Nun sollen die Betroffenen aktiv werden, raten Datenschützer. Falk Lüke, Referent beim Verbraucherzentrale Bundesverband empfiehlt: „Als ersten Schritt sollten Sie den Remove-Link nutzen. Danach sollten sie gegenüber dem Anbieter eindeutig deutlich machen, dass keinerlei Verwendung der von Ihnen aus Versehen eingestellten Daten erwünscht ist und diese gelöscht werden müssen.“

Aber wie macht man das als Nutzer Facebook deutlich? Am besten schreibt man Facebook per Kontaktformular im Impressum eine Nachricht oder einfach einen Brief und setzt eine Frist.

An wen schreiben?

Nach Kalifornien muss man sich nicht unbedingt wenden. Der Hamburger Datenschutzbeauftragte Johannes Caspar sieht durchaus die deutsche Facebook-Tochter in der Pflicht: „Das Unternehmen ist in Deutschland aktiv, da muss man nicht nach Kalifornien schreiben. Die Nutzer können ruhig an die deutsche Facebook-Tocher in Hamburg schreiben, Großer Burstah 50-52 in 20457 Hamburg.“

Auf den Facebook-Seiten ist kein deutscher Ansprechpartner für Datenschutz zu finden, aber da müssen die Nutzer nicht aufwendig recherchieren. Datenschützer Caspar erklärt, Facebook habe trotz Aufforderung Facebook bis heute keinen durch das Datenschutzgesetz vorgesehenen inländischen Vertreter berufen – anders als etwa Google. Caspar: „Aber das ist nicht das Problem der Nutzer, Facebook muss solche Anfragen beantworten.“

Per Brief? Per E-Mail?

Eine E-Mail ist im juristischen Sinne kein Dokument, erklärt Falk Lüke, Referent beim Verbraucherzentrale Bundesverband. Das stimmt, aber auf die juristischen Debatten über dieses Thema müssen Facebook-Nutzer sich nicht unbedingt einlassen.

Bei der Aufforderung zum Löschen geht es zunächst ja nicht um eine juristische Auseinandersetzung, bei der Fristen vor Gericht relevant sind. Natürlich ist es gut, zu dokumentieren, dass man widersprochen hat.
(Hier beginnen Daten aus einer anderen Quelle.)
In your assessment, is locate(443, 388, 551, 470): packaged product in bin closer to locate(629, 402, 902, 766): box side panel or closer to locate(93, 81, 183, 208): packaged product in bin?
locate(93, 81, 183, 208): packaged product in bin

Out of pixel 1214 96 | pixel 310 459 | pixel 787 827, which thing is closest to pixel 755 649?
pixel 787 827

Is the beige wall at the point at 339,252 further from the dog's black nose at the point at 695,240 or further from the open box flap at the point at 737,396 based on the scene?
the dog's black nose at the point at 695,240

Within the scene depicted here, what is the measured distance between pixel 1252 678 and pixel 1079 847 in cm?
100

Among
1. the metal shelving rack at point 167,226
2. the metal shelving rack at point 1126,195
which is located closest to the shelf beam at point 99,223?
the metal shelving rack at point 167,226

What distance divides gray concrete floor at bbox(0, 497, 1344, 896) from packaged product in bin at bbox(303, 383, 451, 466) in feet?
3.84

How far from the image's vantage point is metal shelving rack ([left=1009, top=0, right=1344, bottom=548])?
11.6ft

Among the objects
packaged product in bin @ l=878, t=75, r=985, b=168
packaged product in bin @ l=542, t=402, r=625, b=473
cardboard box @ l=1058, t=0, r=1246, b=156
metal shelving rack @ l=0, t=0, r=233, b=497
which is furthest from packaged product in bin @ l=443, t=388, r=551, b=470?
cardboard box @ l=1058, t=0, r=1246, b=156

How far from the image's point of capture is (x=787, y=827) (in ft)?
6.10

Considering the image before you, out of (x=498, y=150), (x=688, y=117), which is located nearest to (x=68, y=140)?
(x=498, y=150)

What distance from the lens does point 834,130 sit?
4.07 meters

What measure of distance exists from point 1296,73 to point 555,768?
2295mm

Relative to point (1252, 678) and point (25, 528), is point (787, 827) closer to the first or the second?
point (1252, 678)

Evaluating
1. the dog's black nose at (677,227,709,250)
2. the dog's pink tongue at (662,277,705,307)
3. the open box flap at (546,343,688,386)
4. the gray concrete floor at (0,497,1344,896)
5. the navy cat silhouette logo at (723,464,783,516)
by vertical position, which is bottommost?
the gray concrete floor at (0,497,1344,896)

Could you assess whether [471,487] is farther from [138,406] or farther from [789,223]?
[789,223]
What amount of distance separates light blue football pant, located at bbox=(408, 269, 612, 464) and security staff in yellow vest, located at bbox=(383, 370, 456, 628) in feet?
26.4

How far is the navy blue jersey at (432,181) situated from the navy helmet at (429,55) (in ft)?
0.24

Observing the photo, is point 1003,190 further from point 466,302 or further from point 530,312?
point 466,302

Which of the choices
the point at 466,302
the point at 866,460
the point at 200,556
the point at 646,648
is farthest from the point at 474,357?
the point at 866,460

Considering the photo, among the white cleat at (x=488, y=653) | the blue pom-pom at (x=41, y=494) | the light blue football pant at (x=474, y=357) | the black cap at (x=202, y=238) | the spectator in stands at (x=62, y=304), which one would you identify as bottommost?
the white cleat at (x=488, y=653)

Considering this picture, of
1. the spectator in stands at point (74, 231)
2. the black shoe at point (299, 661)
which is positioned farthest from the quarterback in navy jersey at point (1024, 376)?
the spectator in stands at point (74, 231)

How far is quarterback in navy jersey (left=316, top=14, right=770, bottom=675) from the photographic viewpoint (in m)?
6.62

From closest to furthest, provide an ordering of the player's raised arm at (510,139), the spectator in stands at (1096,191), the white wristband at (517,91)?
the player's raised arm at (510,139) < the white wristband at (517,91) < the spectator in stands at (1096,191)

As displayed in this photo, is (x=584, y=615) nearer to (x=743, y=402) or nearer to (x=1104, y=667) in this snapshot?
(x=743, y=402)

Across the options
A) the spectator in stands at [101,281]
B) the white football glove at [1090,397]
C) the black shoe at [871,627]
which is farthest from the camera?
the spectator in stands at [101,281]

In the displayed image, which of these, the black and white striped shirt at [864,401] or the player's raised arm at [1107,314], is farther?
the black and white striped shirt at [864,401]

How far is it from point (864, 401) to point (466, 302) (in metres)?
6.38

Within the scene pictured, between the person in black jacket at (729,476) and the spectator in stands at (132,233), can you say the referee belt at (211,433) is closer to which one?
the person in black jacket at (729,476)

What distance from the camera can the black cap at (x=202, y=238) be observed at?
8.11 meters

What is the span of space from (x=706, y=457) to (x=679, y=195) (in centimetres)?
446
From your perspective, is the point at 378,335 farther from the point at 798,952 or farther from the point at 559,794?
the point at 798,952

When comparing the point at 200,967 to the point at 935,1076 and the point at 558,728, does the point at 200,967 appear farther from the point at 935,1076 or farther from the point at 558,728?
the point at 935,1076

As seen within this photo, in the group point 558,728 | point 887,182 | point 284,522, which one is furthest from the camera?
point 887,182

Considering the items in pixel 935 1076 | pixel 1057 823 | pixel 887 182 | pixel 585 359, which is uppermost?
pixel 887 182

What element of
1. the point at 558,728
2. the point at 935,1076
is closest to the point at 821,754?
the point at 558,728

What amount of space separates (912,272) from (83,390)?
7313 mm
Man kann einem Kollegen das Schreiben an Facebook zeigen, das man dann abschickt.

Oder man nutzt das Kontaktformular im Facebook-Impressum. Wichtig: Nachdem man die Nachricht abgeschickt hat, kommt eine Bestätigungs-E-Mail an die im Facebook-Profil oder im Kontaktformular (wenn man kein Facebook-Konto hat) angegebene Adresse. Erst wenn man auf diese Nachricht per E-Mail antwortet, wird die Mitteilung tatsächlich an Facebook zugestellt („Antworte bitte auf diese E-Mail, damit wir uns persönlich um Dein Anliegen kümmern können“).

Um das zu dokumentieren, kann man den Text mit der Aufforderung zum Löschen noch einmal in die E-Mail kopieren und die Nachricht in CC zum Beispiel an einen guten Bekannten senden.

Deutsch? Englisch?

Facebook bietet seinen deutschen Nutzern ein auf Deutschland zugeschnittenes Angebot an – da muss man nicht unbedingt auf Englisch schreiben. Thomas Hoeren, Jura-Professor für Informations-, Telekommunikations- und Medienrecht in Münster: „Das Unternehmen bietet seinen Dienst in deutscher Sprache an, da können sie nicht davon ausgehen, dass alle Kunden Englisch sprechen und schreiben.“

Was schreibt man Facebook?

Ein Hinweis auf das Bundesdatenschutz- und das Telemediengesetz regt vielleicht die Aufmerksamkeit bei Facebook an. Jurist Thomas Hoeren rät: „Meiner Erfahrung nach werden Schreiben, die Gesetzte erwähnen, bei Unternehmen wie Facebook schneller bearbeitet als andere Anfragen, die an den Kundendienst gehen. Ein juristischer Begriff ist wichtig.“

Einen Anspruch auf Löschung der aus Telefonbüchern abgegriffenen Daten haben Nutzer an Facebook nach Paragraf 13 im Telemedien und Paragraf 35 im Bundesdatenschutzgesetz. Unbedingt sollte man eine Frist setzen, „maximal vier Wochen“ schätzt Verbraucherschützer Lüke als „angemessen“.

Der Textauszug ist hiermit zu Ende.